Voegeli Responds to Green County United to Amend
Dear Editor,
This letter is in response to a letter which appeared in your January 28th edition, from an officer of a group called the Green County United to Amend. That organization is proposing that the United States Constitution be amended solely for the purpose of nullifying the decision of the United States Supreme Court in Citizens United v. Federal Election Commission that was decided in 2010. I wish to address certain problems with that proposal.
It should be noted that Constitutional amendments are a very rare thing. Since its adoption in 1787, the Constitution has only been amended 27 times. Two of those do not count since one, the 21st, repealed the 18th (the prohibition amendment). The first ten amendments were adopted all at the same time in 1791 and are known as the Bill of Rights. Thus there have, in effect, been only 15 amendments in 229 years, and none of those were adopted solely in response to one decision of the Supreme Court.
The ruling in the Citizens United case is contained in the Opinion of the Court, which is 57 pages long. In referring to an Opinion of the Court, it is always important to refer to the actual wording of the opinion itself, not to how someone else paraphrases it. Only the Opinion of the Court has the force of law. Dissenting opinions do not have that status.
In her letter, the officer of Green County United to Amend states that the court in Citizens United held that “corporations are people” and “that the money they donate…is free speech.” That is incorrect. At no place in the Opinion of the Court in Citizens United does the Court make either of those statements. Critics of the decision have characterized the Opinion as making those statements, but they are incorrect. The writer of the letter referred to the holding of the Court in Citizens United as being “balderdash.” I believe that her mischaracterizations regarding what the Court actually said are what amount to “balderdash.”

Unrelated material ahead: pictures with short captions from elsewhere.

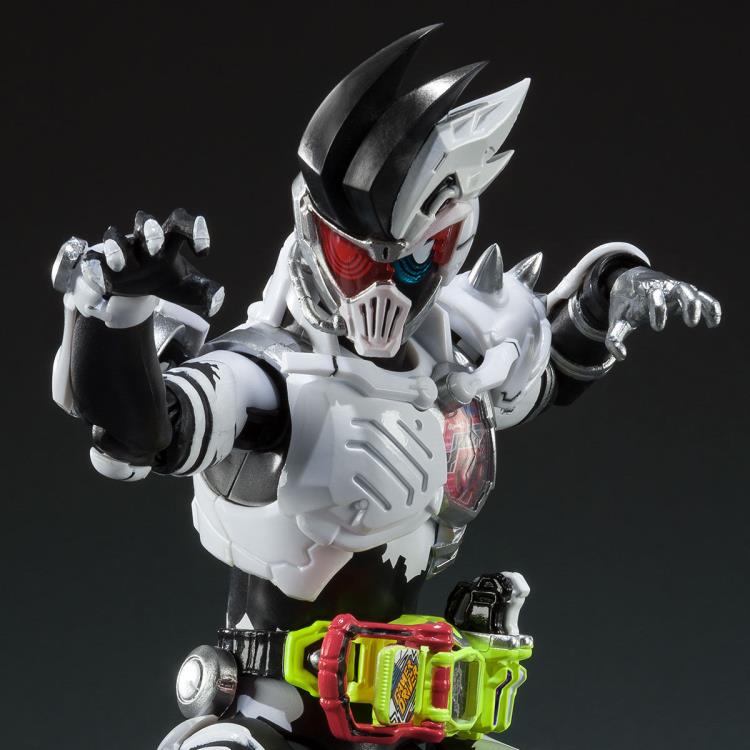 Kamen Rider S.H.Figuarts Kamen Rider Genm (Zombie Action Gamer Level X-0) Exclusive Action Figure Gallery Image 8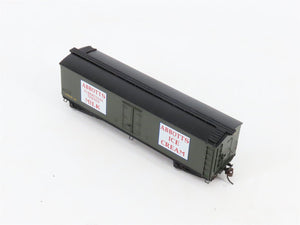 HO Scale Roundhouse 84613 ADX Abbotts Milk & Ice Cream 40' Wood Milk Car #10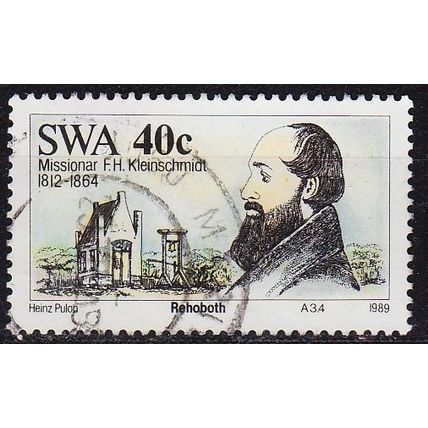 SÜDWEST AFRIKA SOUTHWEST AFRICA [1989] MiNr 0635 ( O/used )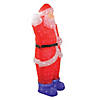 Northlight - 3' Red Lighted Commercial Grade Santa Claus Christmas Display Decoration Image 1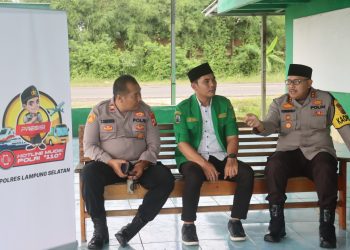 Silaturahmi Polres Lampung Selatan dengan Tokoh Agama dan Masyarakat, Bahas Pengamanan Nyepi, Mudik, dan Idul Fitri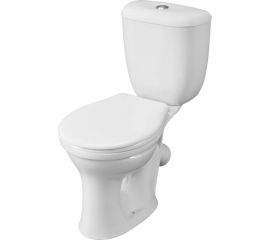 Унитаз-компакт Santeri Виктория белый нижний подвод косой выпуск 1/реж 1.P301.6.S00.00B.F 023-1638 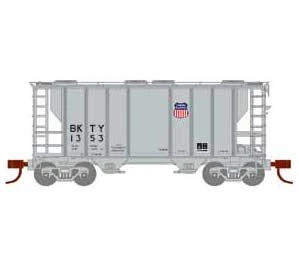Athearn 17064 N Scale PS-2 2600 Covered Hopper Union Pacific UP 1353 3 Athearn 17064 N Scale PS-2 2600 Covered Hopper Union Pacific UP 1353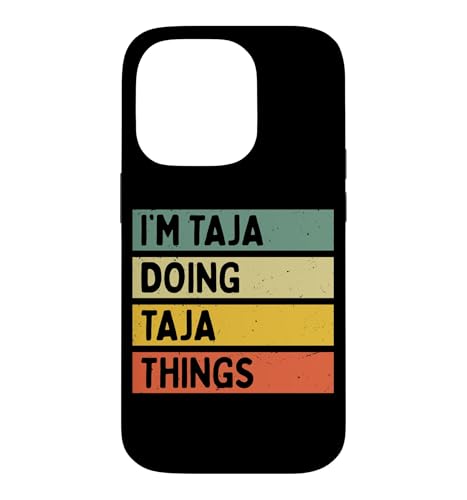 I'm Taja Doing Taja Things �ʔ������� �X�}�z�P�[�X iPhone 14 Pro �p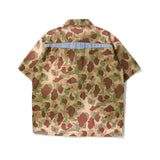 KHOKI(コッキ)|Patchworked Camo Shirt(パッチワークカモシャツ)|【公式通販 UNION TOKYO】|ユニオントーキョー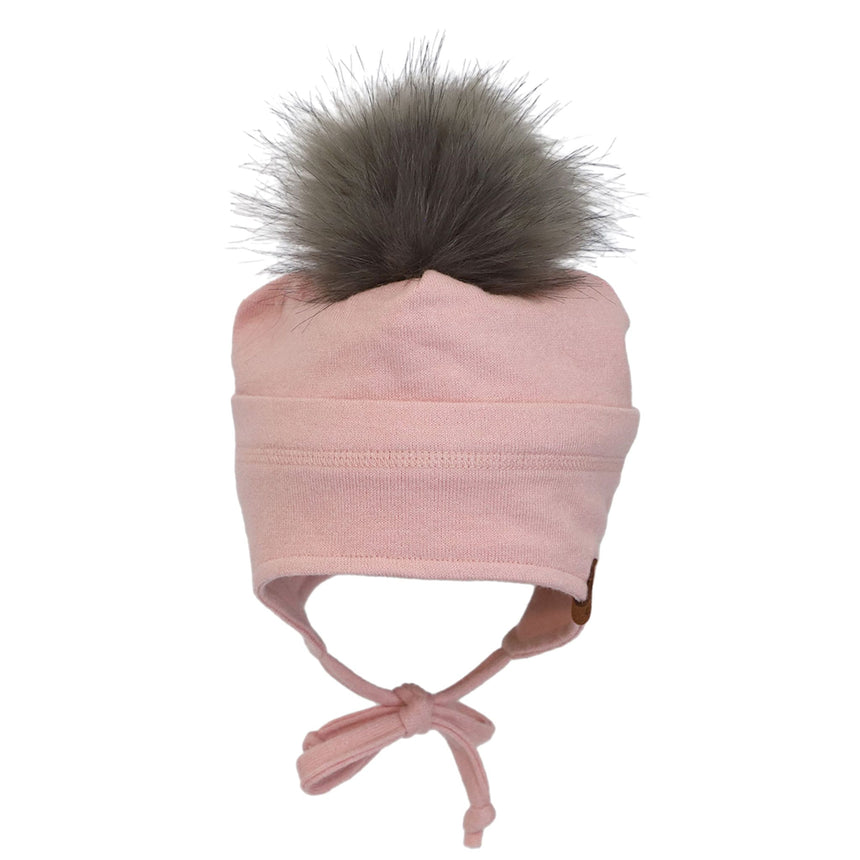 Tuque Tricot 0-18mois-Calikids-Rose-0-3 m-CAL-S2202-1-CLÉMENT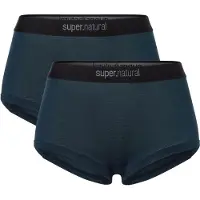 Super.natural - Women's Tundra 175 Hipster 2 Pack - Pantalones interiores size S, azul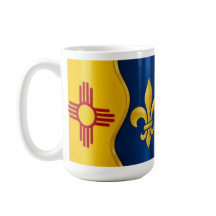 Ein Geschmack von New Mexico und Louisiana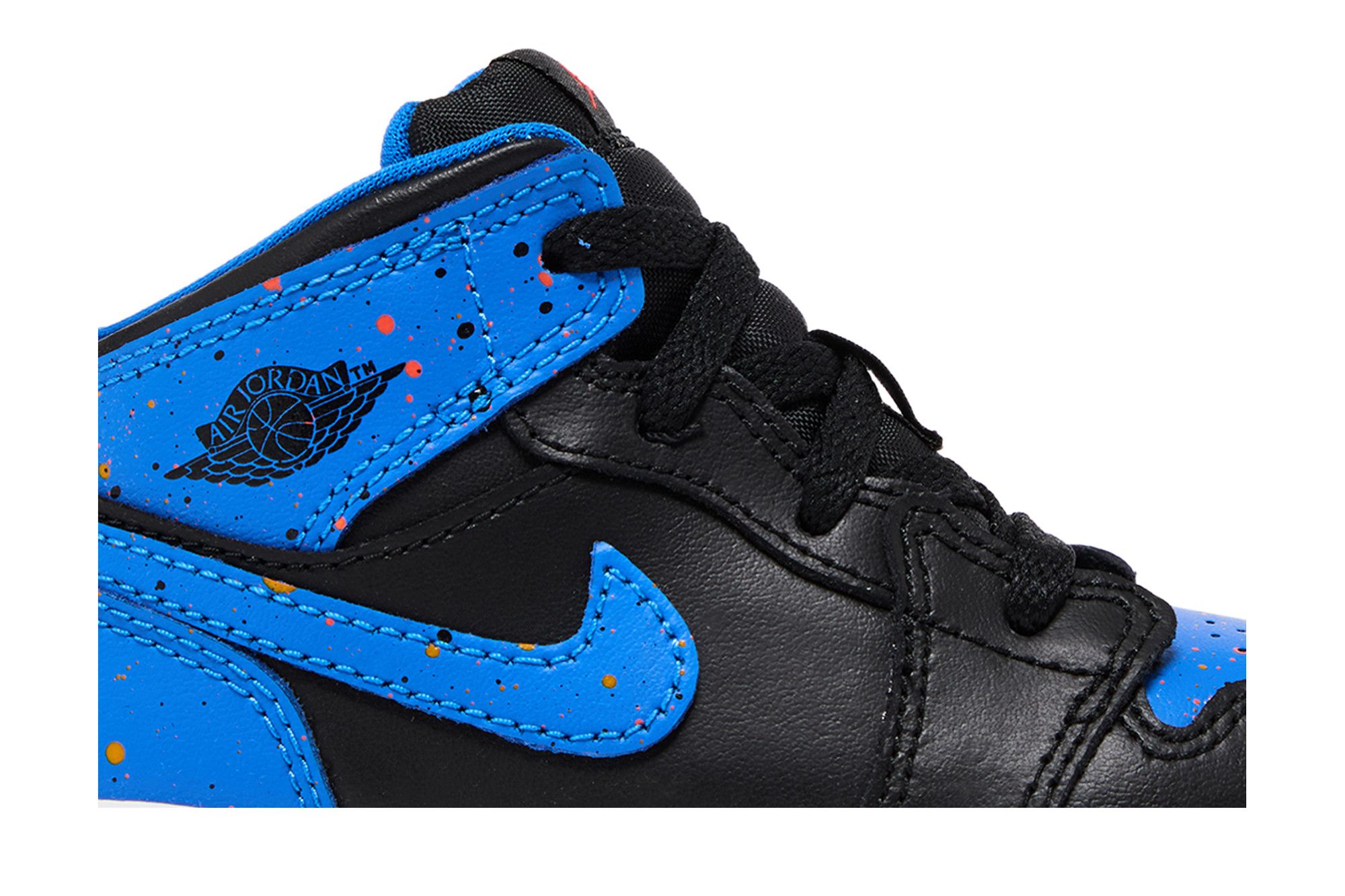 Buy Air Jordan 1 Mid BT Royal Splatter 640735 048 GOAT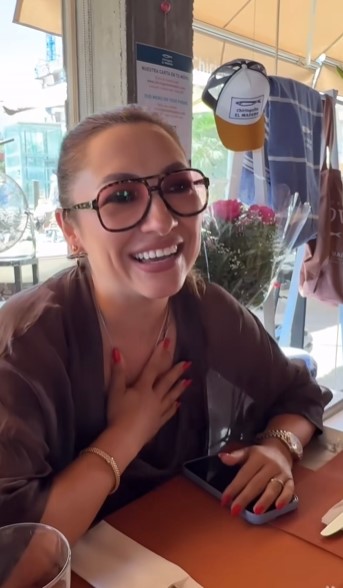 Andra a pregătit un cadou pentru mama lui Cătălin Măruță: „Sper să vă placă”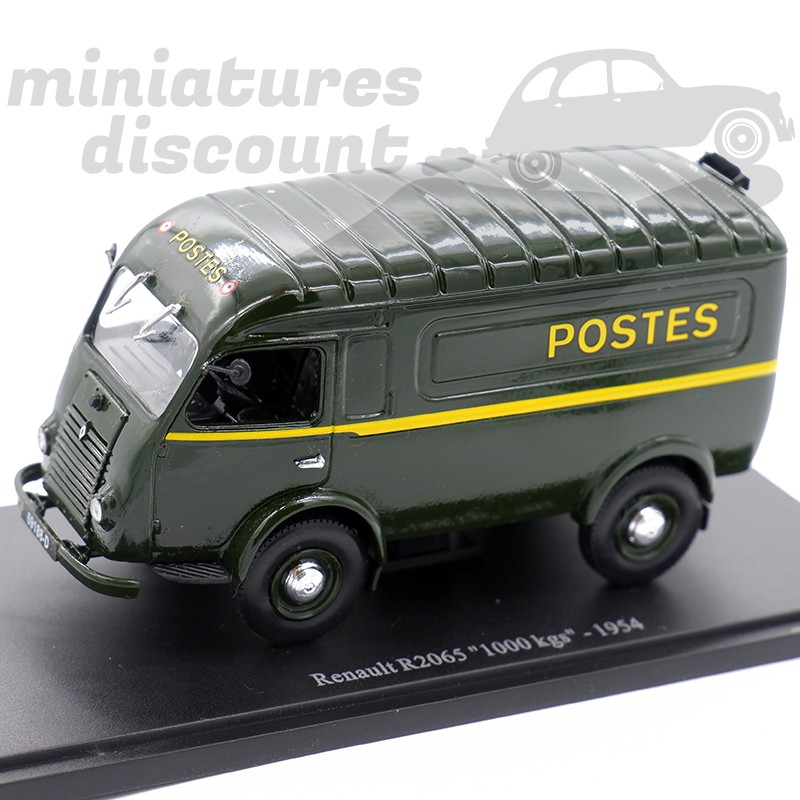 RENAULT R2065 "1000KG" 1954 LA POSTE (VERT FONCÉ) - 1/43ème sous blister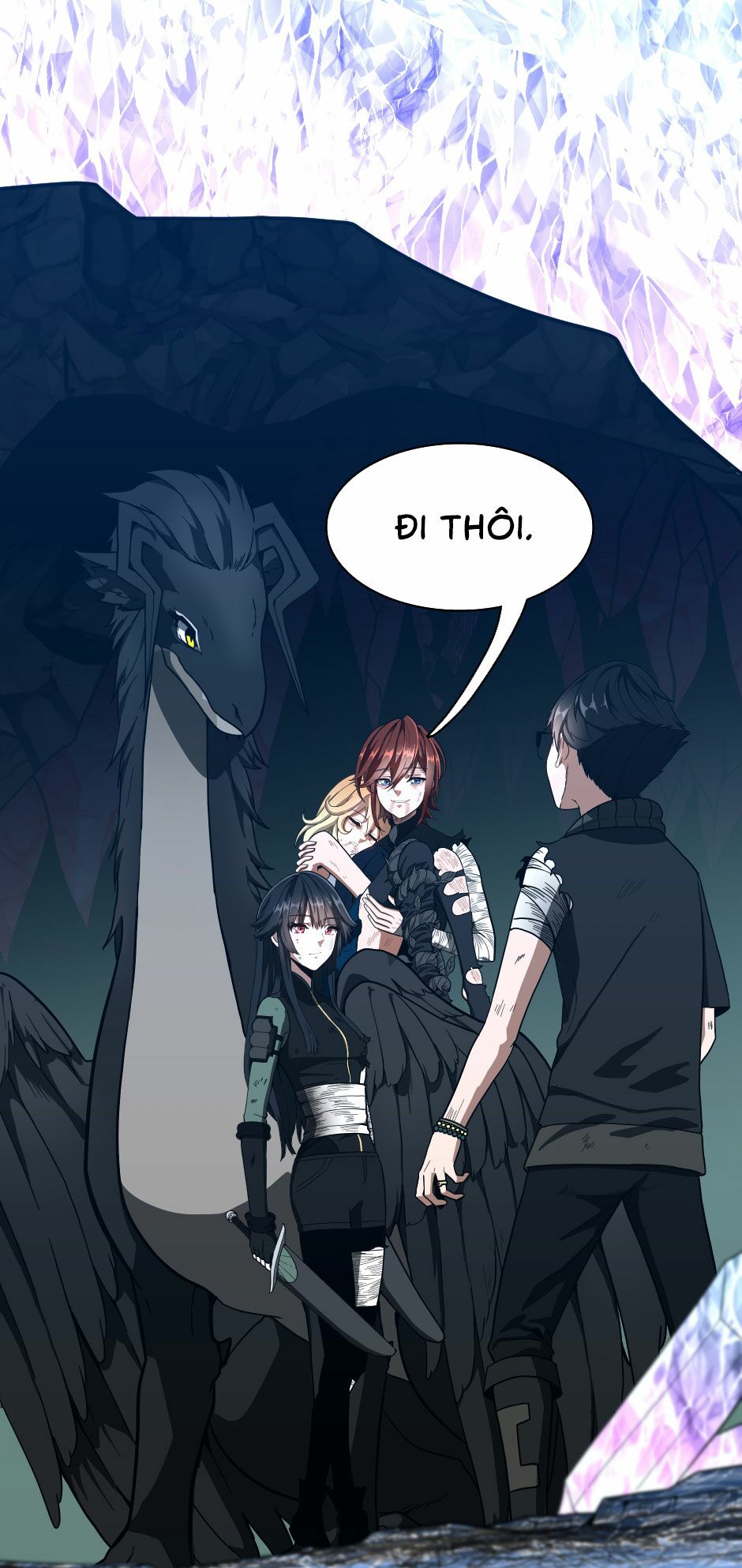 Ánh Sáng Cuối Con Đường Chap 70 - Next Chap 71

What the Court did hold is that organizations such as corporations and unions enjoy certain Constitutional protections. One of those is the right to engage in political speech and to expend money for that purpose. That is not the same as saying that corporations are people or that money is speech.
The proposed Constitutional amendment is publicly available. One version (introduced as House Joint Resolution 48) and which is the version that groups such as Green County United to Amend are trying to put on the referendum ballot would amend the Constitution to provide, among other things, that “artificial entities…shall have no rights under this Constitution.” I have to doubt that proponents of the amendment understand the scope and implications of that language. There are many Constitutional rights which have always protected corporations and unions, as well as individuals. Just a few of those are the right to trial by jury, freedom from unreasonable searches and seizures and protections against taking of property without just compensation.
Some of those who support the proposed amendment may be of the belief that anything that hurts corporate America is good. People such as Senator Bernard Sanders would appear to be in that category. However, those people overlook the act that the vast majority of corporations in the United States are not large corporations on the stock exchanges, but rather relatively small businesses that have chosen the corporate form of doing business. There are many examples of such businesses in every town in Green County. Do the proponents of the amendment understand that the wording of their proposed amendment would mean that those local businesses would forfeit all of their valuable Constitutional protections? This is what leads to tyranny in the form of an all powerful government. Aversion and reaction to tyranny is what led to the Declaration of Independence and the United States Constitution in the first place.